There’s good news for the online travel sector: An Internet measurement outfit says that the category posted $418 million in consumer sales for the week ending Dec. 2, about 2 percent above average sales in the months prior to Sept. 11.
The last time online travel spending crossed this threshold was the week ending Sept. 9, two days before the terrorist attack on the United States, according to comScore Networks.
Reston, Va.-based comScore also said that the week posted another high mark in e-commerce sales for the year to date, with $1.5 billion in total sales for the 7-day period.
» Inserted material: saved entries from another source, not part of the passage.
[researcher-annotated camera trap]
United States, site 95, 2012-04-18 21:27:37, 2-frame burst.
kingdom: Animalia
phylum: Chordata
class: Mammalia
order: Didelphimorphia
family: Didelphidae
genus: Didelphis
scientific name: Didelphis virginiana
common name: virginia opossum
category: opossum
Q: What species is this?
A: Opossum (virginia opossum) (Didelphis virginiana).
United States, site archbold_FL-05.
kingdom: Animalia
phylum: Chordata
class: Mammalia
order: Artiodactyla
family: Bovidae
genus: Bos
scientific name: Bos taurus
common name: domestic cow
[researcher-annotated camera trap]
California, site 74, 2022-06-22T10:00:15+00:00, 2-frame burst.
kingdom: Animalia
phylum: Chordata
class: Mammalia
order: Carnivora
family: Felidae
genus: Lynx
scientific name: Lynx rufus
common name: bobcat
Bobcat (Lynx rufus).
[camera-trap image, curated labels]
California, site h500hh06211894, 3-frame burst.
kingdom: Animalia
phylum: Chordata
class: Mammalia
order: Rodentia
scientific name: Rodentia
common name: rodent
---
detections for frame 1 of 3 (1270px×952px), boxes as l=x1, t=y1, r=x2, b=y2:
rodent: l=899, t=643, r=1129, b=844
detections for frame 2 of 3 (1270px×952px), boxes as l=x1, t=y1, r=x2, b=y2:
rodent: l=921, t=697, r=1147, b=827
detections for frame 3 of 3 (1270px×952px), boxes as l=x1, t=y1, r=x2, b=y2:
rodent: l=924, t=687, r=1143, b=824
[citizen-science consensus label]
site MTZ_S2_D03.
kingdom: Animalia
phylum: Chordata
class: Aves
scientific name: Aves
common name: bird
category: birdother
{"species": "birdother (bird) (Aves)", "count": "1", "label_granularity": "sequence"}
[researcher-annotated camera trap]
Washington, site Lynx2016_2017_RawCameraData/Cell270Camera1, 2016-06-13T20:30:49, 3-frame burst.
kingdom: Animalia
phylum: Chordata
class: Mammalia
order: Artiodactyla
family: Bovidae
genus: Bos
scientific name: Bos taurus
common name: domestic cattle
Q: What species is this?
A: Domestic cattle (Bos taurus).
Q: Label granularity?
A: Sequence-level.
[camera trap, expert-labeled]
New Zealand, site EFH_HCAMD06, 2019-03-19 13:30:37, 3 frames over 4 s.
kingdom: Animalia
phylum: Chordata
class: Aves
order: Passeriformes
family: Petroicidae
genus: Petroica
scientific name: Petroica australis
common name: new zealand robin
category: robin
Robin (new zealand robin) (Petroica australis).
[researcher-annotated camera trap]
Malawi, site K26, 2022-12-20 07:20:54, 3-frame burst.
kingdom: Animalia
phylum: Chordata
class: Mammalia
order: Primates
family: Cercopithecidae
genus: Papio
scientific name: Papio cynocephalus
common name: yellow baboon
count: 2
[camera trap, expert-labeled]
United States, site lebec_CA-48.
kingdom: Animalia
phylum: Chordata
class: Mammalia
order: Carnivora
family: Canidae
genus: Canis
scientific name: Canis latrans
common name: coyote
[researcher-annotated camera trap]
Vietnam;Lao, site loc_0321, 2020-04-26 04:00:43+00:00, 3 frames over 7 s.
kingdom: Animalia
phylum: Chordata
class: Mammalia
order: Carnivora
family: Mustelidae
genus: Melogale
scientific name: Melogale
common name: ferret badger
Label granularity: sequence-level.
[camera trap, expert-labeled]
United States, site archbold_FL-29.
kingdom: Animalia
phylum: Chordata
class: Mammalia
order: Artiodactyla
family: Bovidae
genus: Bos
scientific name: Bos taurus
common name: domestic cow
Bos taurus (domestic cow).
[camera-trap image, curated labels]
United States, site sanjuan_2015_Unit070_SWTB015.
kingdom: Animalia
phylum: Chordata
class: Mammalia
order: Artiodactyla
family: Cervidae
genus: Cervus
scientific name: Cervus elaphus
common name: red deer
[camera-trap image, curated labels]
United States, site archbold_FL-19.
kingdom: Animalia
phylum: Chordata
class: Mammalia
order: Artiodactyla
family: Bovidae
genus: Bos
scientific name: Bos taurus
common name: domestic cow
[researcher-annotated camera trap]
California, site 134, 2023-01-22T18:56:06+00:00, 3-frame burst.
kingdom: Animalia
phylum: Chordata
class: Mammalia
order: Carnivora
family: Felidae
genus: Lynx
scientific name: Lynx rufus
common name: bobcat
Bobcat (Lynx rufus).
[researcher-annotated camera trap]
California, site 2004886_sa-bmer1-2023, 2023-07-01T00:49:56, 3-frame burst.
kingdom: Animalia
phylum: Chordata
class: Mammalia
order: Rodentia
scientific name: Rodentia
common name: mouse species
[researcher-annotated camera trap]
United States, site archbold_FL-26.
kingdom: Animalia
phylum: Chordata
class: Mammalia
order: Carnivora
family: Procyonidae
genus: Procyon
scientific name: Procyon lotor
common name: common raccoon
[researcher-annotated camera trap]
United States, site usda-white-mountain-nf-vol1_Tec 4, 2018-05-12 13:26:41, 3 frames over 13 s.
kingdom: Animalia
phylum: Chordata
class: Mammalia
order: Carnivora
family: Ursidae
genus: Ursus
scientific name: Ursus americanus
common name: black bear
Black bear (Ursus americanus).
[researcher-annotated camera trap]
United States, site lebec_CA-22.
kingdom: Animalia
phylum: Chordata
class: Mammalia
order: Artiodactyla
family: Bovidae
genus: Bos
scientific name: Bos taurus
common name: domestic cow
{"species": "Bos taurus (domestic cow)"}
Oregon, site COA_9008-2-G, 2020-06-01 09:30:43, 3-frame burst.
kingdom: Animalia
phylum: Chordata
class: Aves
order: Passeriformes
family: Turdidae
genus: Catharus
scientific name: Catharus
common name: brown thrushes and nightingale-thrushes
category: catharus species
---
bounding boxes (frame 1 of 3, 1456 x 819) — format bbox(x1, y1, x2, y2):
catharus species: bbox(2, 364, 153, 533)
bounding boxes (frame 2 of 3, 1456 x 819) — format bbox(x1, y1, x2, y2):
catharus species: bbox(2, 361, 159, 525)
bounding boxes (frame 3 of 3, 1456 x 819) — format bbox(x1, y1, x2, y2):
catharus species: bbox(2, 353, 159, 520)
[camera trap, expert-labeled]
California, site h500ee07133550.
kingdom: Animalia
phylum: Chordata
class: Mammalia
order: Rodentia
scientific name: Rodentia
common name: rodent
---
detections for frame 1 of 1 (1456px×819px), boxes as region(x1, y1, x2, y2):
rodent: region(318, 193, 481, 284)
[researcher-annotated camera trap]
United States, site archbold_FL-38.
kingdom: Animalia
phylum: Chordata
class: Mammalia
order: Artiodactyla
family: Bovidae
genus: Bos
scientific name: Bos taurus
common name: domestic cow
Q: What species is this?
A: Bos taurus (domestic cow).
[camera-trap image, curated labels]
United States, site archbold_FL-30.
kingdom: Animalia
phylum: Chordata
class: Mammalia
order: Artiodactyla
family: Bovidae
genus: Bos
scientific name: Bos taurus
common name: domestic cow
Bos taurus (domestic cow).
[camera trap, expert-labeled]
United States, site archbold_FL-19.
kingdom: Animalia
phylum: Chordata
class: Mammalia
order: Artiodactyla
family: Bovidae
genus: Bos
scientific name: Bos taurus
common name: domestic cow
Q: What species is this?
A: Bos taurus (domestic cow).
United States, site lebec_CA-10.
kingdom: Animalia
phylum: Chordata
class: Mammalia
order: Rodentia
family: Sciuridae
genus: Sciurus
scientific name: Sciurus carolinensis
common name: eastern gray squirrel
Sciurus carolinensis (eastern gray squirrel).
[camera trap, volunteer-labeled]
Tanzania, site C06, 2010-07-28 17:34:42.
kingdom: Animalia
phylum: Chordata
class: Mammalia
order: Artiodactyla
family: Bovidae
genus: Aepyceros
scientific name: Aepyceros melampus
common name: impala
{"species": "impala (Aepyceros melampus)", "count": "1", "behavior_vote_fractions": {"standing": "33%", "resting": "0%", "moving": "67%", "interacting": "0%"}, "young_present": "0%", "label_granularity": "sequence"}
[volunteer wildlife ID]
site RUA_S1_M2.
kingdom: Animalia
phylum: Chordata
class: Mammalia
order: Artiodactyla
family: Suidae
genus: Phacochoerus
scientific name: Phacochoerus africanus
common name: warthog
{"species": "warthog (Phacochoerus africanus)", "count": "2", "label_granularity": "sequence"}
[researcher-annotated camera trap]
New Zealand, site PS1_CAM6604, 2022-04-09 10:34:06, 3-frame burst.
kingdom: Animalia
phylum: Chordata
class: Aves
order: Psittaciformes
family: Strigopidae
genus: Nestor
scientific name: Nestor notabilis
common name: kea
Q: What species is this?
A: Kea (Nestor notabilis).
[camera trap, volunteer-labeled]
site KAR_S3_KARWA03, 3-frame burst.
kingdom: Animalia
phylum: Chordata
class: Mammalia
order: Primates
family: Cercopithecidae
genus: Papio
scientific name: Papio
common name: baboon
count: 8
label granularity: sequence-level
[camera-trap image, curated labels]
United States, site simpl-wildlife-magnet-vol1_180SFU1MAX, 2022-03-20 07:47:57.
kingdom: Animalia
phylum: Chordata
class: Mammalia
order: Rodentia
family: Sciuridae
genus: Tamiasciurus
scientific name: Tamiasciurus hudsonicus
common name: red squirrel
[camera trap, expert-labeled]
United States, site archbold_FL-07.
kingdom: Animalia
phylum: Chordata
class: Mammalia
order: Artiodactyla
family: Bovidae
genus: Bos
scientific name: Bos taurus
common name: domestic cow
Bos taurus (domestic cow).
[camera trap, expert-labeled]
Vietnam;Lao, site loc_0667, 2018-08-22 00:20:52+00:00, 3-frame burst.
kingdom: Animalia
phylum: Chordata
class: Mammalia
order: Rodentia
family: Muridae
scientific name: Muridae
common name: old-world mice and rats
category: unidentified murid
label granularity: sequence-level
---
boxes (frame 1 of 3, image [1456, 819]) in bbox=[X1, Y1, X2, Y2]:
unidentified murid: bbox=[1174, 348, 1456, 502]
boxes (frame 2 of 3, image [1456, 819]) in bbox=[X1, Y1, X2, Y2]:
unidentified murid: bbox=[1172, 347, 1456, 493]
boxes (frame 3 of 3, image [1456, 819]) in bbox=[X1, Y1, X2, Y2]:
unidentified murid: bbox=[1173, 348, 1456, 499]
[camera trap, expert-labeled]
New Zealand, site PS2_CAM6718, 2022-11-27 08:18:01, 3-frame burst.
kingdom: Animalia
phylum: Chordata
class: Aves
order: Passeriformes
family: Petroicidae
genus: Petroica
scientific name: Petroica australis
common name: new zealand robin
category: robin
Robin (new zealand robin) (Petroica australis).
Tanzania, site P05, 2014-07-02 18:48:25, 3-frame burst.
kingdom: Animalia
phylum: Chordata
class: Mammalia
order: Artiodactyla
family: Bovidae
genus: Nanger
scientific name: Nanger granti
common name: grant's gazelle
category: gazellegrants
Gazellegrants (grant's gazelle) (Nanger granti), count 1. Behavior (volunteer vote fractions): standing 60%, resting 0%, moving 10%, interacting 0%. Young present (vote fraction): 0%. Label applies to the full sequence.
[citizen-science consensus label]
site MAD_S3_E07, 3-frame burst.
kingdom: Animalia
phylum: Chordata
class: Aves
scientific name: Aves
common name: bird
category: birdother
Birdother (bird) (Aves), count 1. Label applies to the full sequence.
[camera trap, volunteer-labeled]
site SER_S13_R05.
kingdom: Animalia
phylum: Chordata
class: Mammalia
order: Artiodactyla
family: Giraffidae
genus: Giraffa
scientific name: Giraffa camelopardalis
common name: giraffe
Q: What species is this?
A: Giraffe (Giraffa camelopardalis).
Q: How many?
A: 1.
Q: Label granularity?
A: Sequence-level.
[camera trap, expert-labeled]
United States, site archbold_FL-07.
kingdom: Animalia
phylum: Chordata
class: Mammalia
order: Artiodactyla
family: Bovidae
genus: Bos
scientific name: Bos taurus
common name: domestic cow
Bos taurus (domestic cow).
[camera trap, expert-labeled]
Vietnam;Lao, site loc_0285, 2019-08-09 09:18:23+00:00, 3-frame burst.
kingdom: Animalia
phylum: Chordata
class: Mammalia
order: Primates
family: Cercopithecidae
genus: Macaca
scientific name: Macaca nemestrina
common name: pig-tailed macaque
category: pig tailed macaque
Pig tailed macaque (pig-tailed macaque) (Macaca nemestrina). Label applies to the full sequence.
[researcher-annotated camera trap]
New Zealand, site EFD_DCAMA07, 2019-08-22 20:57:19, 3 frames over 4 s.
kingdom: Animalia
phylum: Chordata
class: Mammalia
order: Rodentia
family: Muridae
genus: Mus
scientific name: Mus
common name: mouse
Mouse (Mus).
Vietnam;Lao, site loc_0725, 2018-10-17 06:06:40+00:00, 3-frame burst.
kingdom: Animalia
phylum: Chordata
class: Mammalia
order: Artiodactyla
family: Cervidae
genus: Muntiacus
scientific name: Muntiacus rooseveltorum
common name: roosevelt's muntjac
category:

The company also said that online sales results for the full month of November came in at an estimated $4.8 billion, up 13 percent over the previous month. The Hard Goods category, representing most gift-giving activity, generated nearly $1.1 billion alone, a level 83 percent above the average week, comScore said.
“As anticipated, the week was extremely strong and set the new high for the year,” said comScore Vice President Dan Hess. “The fact that Travel crossed benchmark levels is particularly significant, since those benchmarks were established over several months in which the category enjoyed extraordinary sales growth.”
In a sure sign that the holidays have begun in earnest, Toys were the overall category growth leader, with sales of $40 million, nearly six times the average week’s level this year. Video Games and Consumer Electronics sales were up nearly 400% percent and more than100 percent,
respectively.
Apparel, one of the larger online categories, sold over double the benchmark level at $185 million. And the online Book category, which has had varied results over the past several weeks, recorded sales that were 50 percent above average.
comScore’s sales figures are based on the actual, passively captured purchase activity of a representative cross-section of over 1.5 million Internet users, who have given comScore permission to monitor their browsing and buying behavior confidentially using the company’s patent-pending technology.